En second lieu, les types auxquels elles correspondent sont des types d’action, non d’objets. Ce qu’elles traduisent, ce sont les manières les plus générales d’agir que l’on peut observer chez les vivants et, plus spécialement, chez l’homme : c’est l’action de frapper, de pousser, de frotter, de lier, d’élever, de presser, de monter, de descendre, de marcher, etc. En d’autres termes, l’homme a généralisé et nommé ses principaux modes d’action avant de généraliser et de nommer les phénomènes de la nature[2].
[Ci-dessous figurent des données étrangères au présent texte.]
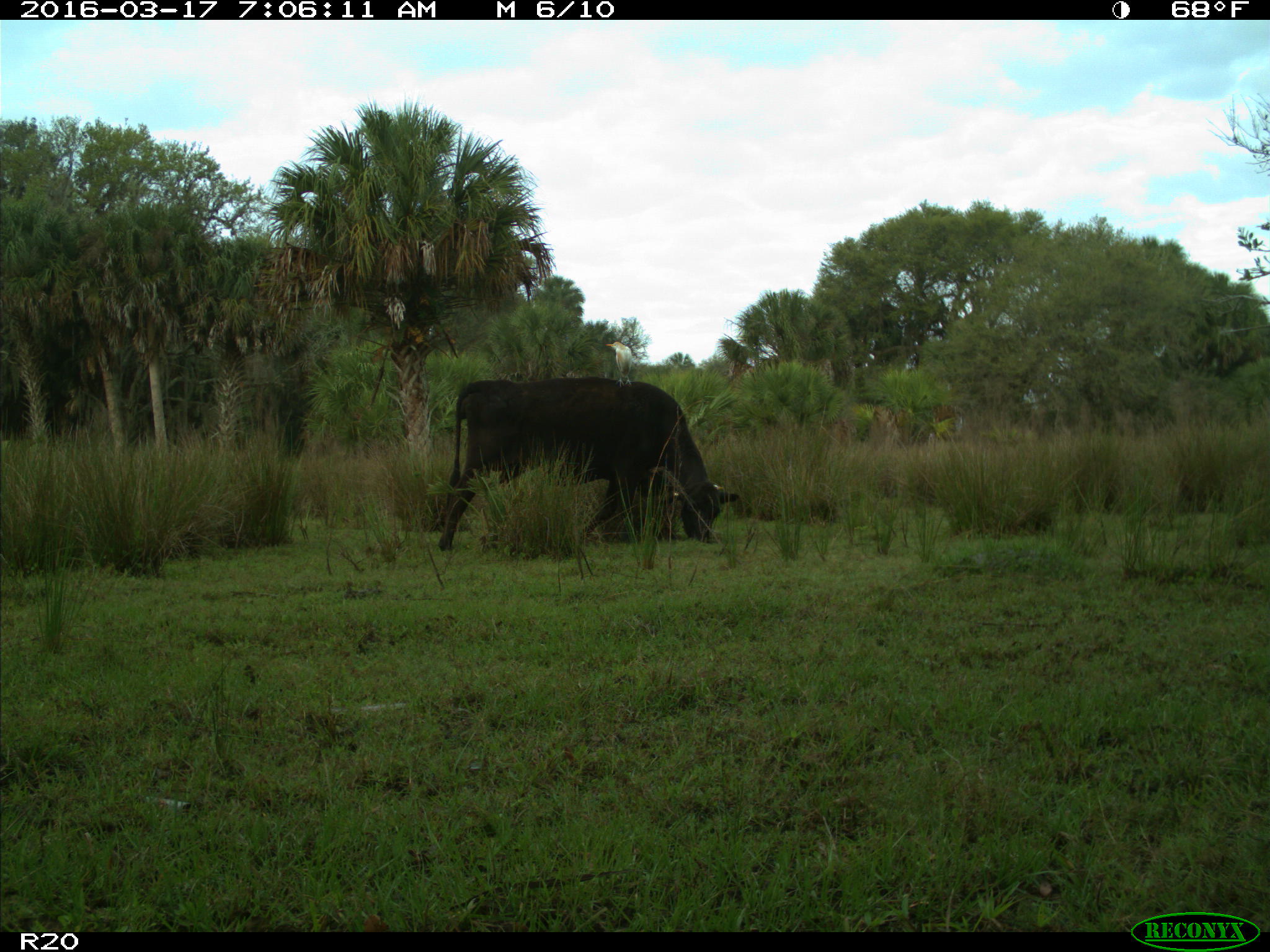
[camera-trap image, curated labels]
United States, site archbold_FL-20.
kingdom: Animalia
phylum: Chordata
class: Mammalia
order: Artiodactyla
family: Bovidae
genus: Bos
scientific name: Bos taurus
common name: domestic cow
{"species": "Bos taurus (domestic cow)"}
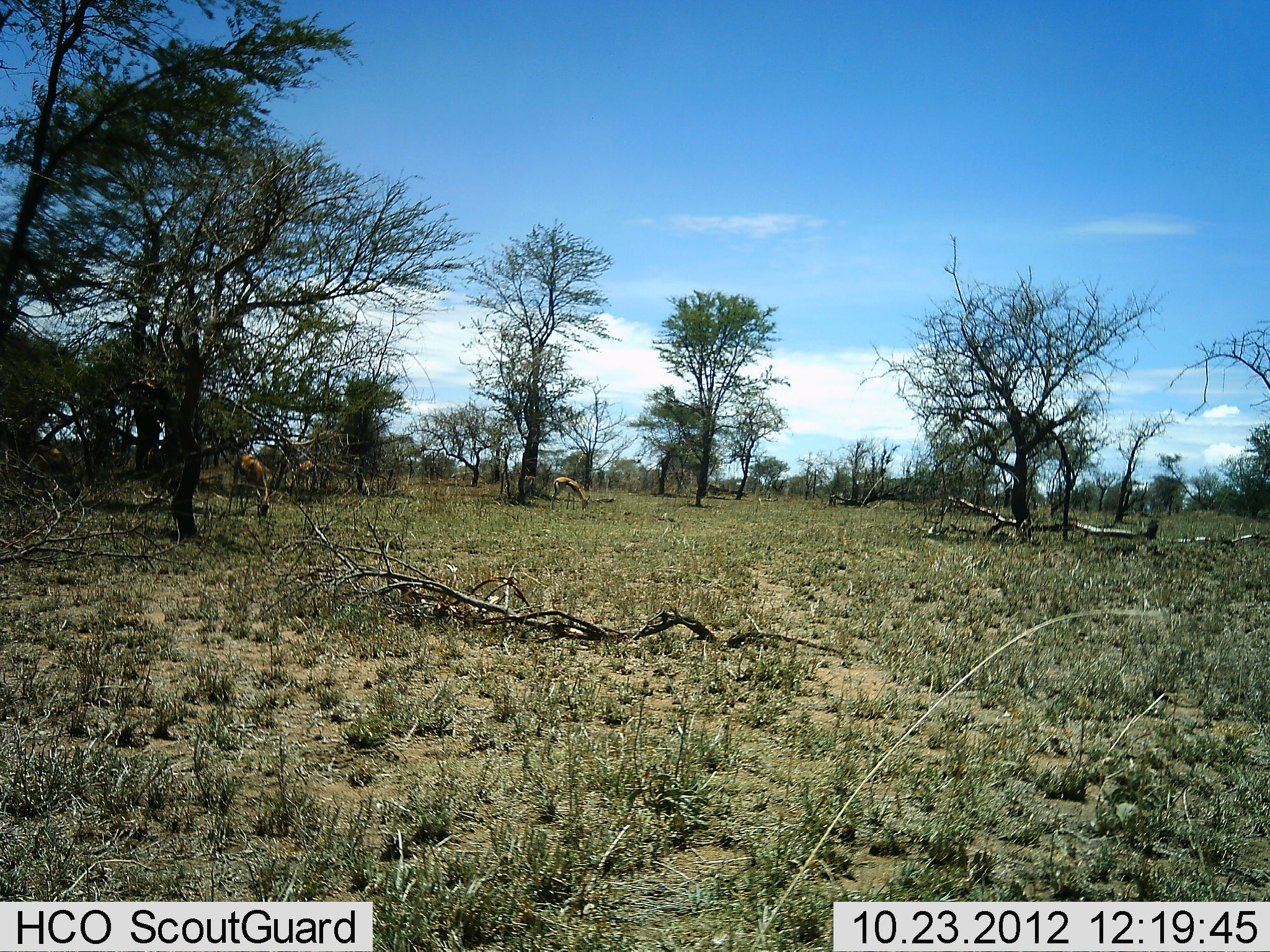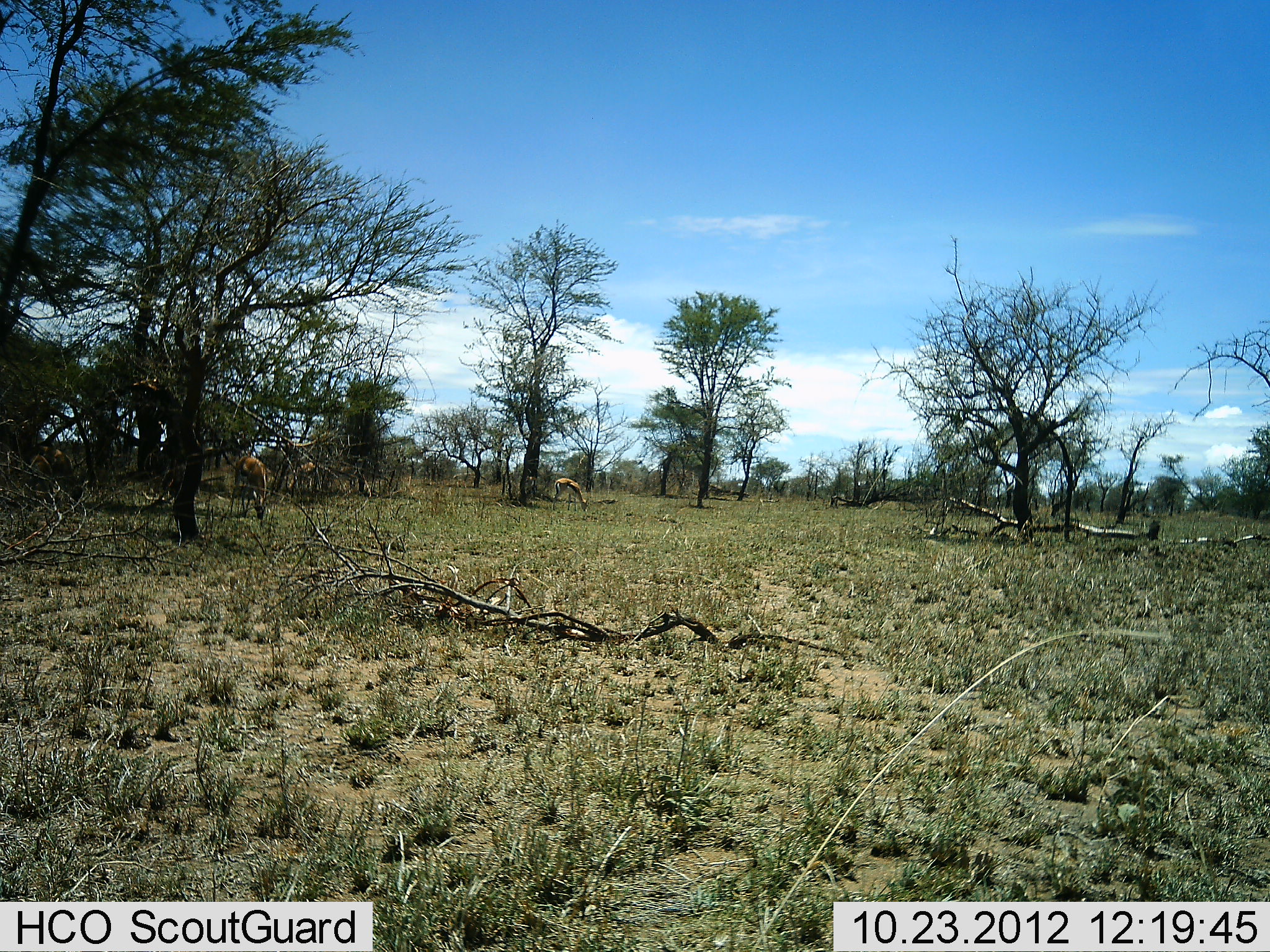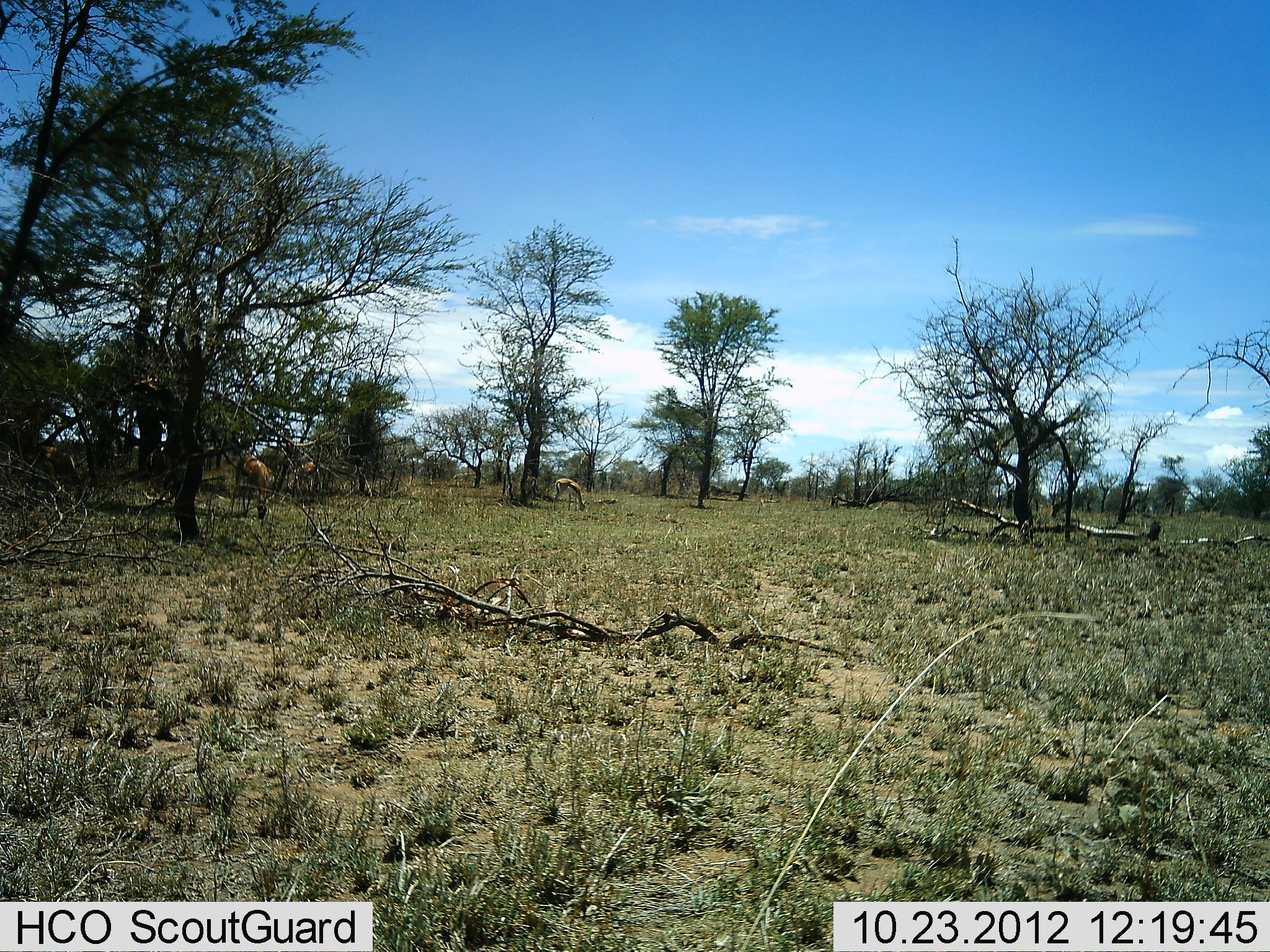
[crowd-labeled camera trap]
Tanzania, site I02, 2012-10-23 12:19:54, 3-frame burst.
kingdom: Animalia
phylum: Chordata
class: Mammalia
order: Artiodactyla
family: Bovidae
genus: Eudorcas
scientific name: Eudorcas thomsonii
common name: thomson's gazelle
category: gazellethomsons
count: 3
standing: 50%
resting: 0%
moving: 10%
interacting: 0%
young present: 0%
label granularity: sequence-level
Grâce à leur extrême généralité, ces mots pouvaient aisément s’étendre à toute sorte d’objets qu’ils ne visaient pas primitivement ; c’est d’ailleurs cette extrême souplesse qui leur a permis de donner naissance aux mots multiples qui en sont dérivés. Quand donc l’homme, se tournant vers les choses, entreprit de les nommer afin de pouvoir les penser, il leur appliqua ces vocables bien qu’ils n’eussent pas été faits pour elles. Seulement, en raison de leur origine, ils ne pouvaient désigner les différentes forces de la nature que par celles de leurs manifestations qui ressemblent le plus à des actions humaines : la foudre fut appelée quelque chose qui creuse le sol en tombant ou qui répand l’incendie, le vent quelque chose qui gémit ou qui souffle, le soleil quelque chose qui lance à travers l’espace des flèches dorées, la rivière quelque chose qui court, etc.

  1. Physic. Rel., p. 133 ; The Science of Thought, p. 2l9 ; Nouvelles leçons sur la science du langage, t. II, p. 1 et suiv.
  2. The Science of Thought, p. 272.